Opinião – Ovo de Colombo

De todas as grandes atrizes – Davis, Bergman, Stanwyck, de Havilland – Katharine Hepburn é a menos acarinhada. A diva tem um talento desmedido, disso ninguém duvida. É a sua presença tão forte quanto as arestas angulosas do seu rosto pronunciado, a par da sua impetuosidade, que gera esse fantasma agridoce que assombra o mito da atriz. Pessoalmente, aqui revelo a minha verdade: sou fã da Kate, essa atriz fantástica, essa mulher culta (tirou o curso superior de Filosofia numa altura em que isso não tinha nada de comum), feminista (a sua mãe era sufragista) e repleta de uma androginia perversa (fazia questão de vestir calças, o que era uma consciente provocação). Mesmo não sendo apreciada por muitos, o AFI nomeou-a, em 1999, a maior estrela de cinema de todos os tempos. Não concordo. É certo que Kate tem uma carreira muito longa e sólida e pôde colocar mais Óscares no peitoril da lareira que qualquer outra atriz. No entanto, julgo que Bette Davis (que ficou em segundo), de tão acarinhada, deveria ter ocupado o posto supremo.

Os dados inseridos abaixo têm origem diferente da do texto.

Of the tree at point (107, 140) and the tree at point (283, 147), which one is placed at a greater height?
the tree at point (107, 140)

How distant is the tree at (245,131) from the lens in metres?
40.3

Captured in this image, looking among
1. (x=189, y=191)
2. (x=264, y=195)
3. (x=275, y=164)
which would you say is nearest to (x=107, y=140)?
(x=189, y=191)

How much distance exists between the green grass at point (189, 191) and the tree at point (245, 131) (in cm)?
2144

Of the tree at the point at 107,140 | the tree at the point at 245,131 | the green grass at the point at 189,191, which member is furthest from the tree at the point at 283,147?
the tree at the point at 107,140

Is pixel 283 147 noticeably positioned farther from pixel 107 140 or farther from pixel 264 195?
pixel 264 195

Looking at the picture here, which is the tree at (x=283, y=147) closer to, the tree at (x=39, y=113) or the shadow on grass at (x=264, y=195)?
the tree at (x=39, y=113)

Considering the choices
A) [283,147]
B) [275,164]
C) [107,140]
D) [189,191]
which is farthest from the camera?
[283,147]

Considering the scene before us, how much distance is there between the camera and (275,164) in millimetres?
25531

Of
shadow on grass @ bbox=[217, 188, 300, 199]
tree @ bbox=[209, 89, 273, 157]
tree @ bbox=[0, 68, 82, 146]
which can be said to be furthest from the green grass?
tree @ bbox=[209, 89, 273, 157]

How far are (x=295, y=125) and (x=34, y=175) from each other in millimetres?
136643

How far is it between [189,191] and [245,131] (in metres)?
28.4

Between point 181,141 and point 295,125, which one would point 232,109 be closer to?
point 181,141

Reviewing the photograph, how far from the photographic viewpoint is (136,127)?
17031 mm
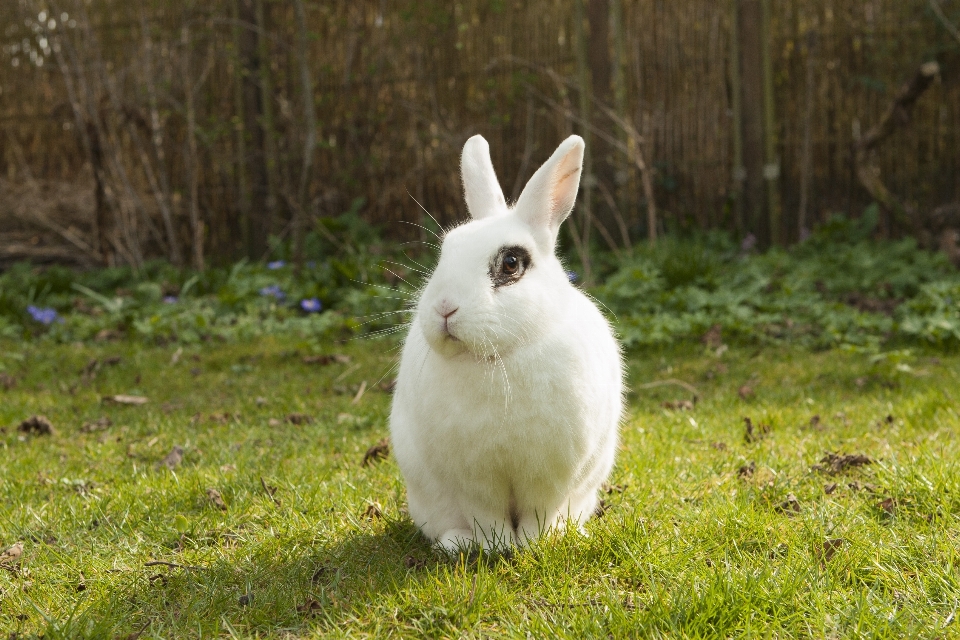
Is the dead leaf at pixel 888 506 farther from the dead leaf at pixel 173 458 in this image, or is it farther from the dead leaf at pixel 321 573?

A falta de simpatia por Kate sempre existiu. A atriz, embora tendo um início auspicioso, foi considerada, em meados dos anos 30, veneno de bilheteira. A sua sorte mudou quando interpretou, na Broadway, a personagem principal (nela inspirada, precisamente) da triunfante peça “The Philadelphia Story”. Este projeto virou filme em 1940, tendo igualmente Kate como estrela. A partir daí, o público rendeu-se aos seus encantos e a diva passou a ter uma longa e bem sucedida carreira no cinema.

Quando penso na possibilidade de criar uma “boxset” de cinco filmes de Kate surge-me uma dor de cabeça porque me deparo com imensos títulos prestigiosos e sumarentos (e em vários géneros): “Little Women”, “The Philadelphia Story”, “Adam’s Rib”, “The African Queen”, “The Lion in Winter”… e, claro, a minha comédia favorita, a mais inteligentemente disparatada comédia que já foi realizada (e duvido que se volte a fazer tal loucura dado vivermos, hoje, num mundo seríssimo, cinzento, politicamente “muito” correto, enfim, hipócrita), “Bringing Up Baby”.

Ao falar de Kate é inevitável não mencionar Spencer Tracy, um dos melhores atores de sempre e, muito provavelmente, o homem que a atriz mais amou. Os dois são grandes em solitário, mas quando se unem, a magia acontece. E acontece num pretexto muito particular. Espanta-me que vários dos filmes em que ambos entraram sejam tão liberais, tão feministas, ainda mais quando vêm com o selo do estúdio mais conservador, a MGM.

Com filmes cheios de boas performances e cotações e uma lareira apinhada de Óscares, Kate, que nasceu há 110 anos, enche-me a alma cinéfila.